* [Required work]: Identify all lines below that hold "Cervus" and collect them.
(Beginning of Record excerpts)
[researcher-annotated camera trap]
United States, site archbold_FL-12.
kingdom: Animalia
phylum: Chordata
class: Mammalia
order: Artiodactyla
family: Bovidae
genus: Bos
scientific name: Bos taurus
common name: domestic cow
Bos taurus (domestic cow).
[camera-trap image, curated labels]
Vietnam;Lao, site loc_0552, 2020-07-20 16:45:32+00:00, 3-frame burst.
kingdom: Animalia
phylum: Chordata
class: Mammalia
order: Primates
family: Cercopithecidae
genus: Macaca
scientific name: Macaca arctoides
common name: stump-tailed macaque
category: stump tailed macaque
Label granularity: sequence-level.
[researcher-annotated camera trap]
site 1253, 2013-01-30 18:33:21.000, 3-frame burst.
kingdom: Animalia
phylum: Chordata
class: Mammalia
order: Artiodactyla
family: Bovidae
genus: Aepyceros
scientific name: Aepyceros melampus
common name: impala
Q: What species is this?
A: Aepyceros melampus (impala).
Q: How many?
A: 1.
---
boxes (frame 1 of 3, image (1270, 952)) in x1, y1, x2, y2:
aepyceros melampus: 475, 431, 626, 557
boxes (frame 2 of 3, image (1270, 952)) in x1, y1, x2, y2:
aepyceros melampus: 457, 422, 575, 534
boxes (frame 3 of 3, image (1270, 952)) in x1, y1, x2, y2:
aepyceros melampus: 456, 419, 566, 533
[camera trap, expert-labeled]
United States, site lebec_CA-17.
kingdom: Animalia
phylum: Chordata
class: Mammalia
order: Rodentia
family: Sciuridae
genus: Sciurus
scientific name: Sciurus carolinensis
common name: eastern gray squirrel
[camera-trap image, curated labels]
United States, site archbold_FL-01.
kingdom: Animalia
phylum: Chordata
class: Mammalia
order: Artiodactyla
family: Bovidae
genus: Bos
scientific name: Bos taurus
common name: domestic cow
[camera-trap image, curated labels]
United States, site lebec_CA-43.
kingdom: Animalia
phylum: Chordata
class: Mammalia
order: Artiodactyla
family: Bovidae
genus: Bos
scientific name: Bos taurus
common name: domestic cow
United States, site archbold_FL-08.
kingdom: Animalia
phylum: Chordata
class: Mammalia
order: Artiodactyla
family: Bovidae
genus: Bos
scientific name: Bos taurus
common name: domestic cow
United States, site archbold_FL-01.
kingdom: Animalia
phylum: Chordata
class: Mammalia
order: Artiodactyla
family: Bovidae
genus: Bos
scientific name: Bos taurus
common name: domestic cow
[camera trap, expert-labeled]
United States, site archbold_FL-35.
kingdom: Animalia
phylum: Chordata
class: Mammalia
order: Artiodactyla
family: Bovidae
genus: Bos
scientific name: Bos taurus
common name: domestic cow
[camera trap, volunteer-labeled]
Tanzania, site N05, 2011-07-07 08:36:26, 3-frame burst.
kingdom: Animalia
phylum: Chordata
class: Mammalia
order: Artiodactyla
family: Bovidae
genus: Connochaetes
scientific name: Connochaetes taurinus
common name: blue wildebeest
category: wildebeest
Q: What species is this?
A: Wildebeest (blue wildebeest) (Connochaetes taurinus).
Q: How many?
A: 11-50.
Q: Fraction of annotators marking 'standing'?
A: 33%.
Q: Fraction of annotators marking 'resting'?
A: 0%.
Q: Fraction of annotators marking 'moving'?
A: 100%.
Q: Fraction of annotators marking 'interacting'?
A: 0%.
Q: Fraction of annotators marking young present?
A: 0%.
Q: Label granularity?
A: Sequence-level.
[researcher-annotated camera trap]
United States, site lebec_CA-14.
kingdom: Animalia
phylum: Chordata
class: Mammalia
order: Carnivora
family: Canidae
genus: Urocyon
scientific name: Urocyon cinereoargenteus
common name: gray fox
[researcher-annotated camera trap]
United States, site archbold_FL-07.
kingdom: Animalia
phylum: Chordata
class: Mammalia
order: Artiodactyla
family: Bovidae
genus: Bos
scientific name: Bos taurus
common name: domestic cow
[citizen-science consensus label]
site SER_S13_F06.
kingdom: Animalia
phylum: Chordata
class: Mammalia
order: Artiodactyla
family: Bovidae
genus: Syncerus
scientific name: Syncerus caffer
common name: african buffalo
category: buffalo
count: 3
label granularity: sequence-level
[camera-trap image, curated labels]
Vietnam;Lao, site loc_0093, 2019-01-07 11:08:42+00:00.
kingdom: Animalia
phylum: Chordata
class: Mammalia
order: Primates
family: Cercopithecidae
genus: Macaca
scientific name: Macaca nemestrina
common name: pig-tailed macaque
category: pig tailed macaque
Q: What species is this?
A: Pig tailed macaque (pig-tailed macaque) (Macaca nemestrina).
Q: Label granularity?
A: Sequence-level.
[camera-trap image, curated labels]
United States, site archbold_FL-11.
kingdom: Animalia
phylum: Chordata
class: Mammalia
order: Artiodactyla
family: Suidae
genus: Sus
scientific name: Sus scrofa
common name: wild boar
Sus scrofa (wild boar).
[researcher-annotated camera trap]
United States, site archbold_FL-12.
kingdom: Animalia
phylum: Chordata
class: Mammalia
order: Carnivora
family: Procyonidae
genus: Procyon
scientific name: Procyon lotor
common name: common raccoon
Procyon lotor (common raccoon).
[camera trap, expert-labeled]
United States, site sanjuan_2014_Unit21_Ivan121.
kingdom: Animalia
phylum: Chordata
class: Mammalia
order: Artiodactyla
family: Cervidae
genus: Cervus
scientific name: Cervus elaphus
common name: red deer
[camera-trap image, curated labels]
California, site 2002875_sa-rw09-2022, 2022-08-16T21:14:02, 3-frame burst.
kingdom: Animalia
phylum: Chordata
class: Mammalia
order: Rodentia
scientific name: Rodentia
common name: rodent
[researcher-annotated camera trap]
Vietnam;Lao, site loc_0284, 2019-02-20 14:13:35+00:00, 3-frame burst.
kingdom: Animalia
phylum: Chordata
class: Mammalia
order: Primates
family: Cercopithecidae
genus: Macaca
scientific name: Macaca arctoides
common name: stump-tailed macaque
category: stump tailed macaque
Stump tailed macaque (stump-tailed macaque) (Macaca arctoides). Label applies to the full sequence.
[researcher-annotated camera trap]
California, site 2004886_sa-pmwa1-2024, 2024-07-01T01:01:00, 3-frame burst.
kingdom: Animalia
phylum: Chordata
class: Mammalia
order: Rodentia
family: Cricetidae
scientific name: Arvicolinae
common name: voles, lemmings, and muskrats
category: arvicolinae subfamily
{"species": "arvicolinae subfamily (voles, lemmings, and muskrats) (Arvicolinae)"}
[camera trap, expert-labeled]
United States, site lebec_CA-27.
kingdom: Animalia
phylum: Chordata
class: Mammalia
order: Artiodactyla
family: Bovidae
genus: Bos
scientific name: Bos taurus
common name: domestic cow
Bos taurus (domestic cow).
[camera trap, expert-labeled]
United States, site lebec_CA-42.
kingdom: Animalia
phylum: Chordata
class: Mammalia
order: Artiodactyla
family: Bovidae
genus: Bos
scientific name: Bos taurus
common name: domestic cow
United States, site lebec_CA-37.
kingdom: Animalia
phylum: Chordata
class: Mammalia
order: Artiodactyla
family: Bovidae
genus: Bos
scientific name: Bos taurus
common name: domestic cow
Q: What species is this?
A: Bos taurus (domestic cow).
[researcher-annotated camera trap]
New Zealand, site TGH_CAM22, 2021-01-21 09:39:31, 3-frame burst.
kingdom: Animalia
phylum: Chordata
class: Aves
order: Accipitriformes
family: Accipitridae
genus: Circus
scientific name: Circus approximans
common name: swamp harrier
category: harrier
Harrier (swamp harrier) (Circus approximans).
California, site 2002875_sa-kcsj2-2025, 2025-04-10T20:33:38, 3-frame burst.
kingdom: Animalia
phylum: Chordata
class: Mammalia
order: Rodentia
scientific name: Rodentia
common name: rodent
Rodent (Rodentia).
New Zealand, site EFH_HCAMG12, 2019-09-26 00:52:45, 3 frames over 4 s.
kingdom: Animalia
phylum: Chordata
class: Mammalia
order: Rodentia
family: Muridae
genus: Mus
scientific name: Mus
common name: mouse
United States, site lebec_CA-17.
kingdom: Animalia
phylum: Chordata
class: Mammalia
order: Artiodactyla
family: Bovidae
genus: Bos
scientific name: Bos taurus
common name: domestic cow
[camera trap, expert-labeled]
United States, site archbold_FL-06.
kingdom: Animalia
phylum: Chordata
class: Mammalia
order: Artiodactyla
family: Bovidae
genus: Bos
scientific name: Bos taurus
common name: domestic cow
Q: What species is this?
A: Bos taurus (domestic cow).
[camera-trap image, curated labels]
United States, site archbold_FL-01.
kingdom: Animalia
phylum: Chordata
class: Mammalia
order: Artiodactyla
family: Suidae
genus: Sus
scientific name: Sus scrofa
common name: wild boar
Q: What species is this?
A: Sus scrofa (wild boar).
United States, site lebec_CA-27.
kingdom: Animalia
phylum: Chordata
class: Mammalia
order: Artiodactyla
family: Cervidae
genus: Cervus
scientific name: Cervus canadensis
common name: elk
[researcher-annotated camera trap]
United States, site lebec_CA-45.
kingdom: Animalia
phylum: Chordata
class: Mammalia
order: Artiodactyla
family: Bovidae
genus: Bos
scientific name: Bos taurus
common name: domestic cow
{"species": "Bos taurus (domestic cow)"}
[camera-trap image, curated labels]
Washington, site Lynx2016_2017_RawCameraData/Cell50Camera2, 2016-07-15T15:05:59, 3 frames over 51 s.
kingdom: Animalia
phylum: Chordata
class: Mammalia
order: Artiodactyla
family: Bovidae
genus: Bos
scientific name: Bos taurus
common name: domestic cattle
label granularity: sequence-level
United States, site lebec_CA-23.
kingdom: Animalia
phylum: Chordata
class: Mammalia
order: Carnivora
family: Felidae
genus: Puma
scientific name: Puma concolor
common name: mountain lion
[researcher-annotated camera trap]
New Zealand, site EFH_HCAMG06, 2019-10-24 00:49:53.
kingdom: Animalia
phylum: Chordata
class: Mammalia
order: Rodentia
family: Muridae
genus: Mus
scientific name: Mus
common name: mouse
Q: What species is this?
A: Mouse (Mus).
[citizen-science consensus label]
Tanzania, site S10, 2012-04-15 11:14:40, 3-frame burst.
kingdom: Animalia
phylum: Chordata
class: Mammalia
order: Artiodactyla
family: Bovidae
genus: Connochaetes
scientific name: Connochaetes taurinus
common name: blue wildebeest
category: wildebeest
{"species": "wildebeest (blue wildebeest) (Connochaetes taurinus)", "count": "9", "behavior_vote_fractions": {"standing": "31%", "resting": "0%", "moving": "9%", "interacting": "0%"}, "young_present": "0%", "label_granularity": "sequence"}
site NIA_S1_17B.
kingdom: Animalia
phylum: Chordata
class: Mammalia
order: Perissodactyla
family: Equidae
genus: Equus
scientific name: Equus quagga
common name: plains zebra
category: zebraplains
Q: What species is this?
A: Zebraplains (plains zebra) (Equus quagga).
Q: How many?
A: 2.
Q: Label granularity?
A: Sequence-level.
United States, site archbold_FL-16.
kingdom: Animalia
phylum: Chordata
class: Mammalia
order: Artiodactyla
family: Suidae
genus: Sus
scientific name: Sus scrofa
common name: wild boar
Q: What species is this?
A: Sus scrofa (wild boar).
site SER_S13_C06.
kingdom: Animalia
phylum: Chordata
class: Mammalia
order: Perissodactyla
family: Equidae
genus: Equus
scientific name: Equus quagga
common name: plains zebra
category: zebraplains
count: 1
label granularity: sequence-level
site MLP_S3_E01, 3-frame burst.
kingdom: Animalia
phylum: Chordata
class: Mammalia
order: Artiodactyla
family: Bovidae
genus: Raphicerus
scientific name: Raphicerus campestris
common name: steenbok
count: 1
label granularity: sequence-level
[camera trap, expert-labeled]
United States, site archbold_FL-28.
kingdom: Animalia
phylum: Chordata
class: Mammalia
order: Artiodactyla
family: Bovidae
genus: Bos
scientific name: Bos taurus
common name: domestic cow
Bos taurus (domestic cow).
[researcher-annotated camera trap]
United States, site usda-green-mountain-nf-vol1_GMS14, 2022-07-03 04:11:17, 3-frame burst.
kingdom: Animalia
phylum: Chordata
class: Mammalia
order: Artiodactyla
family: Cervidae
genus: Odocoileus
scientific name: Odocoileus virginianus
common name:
(End of Record excerpts)
* [Response]:
genus: Cervus
scientific name: Cervus elaphus
genus: Cervus
scientific name: Cervus canadensis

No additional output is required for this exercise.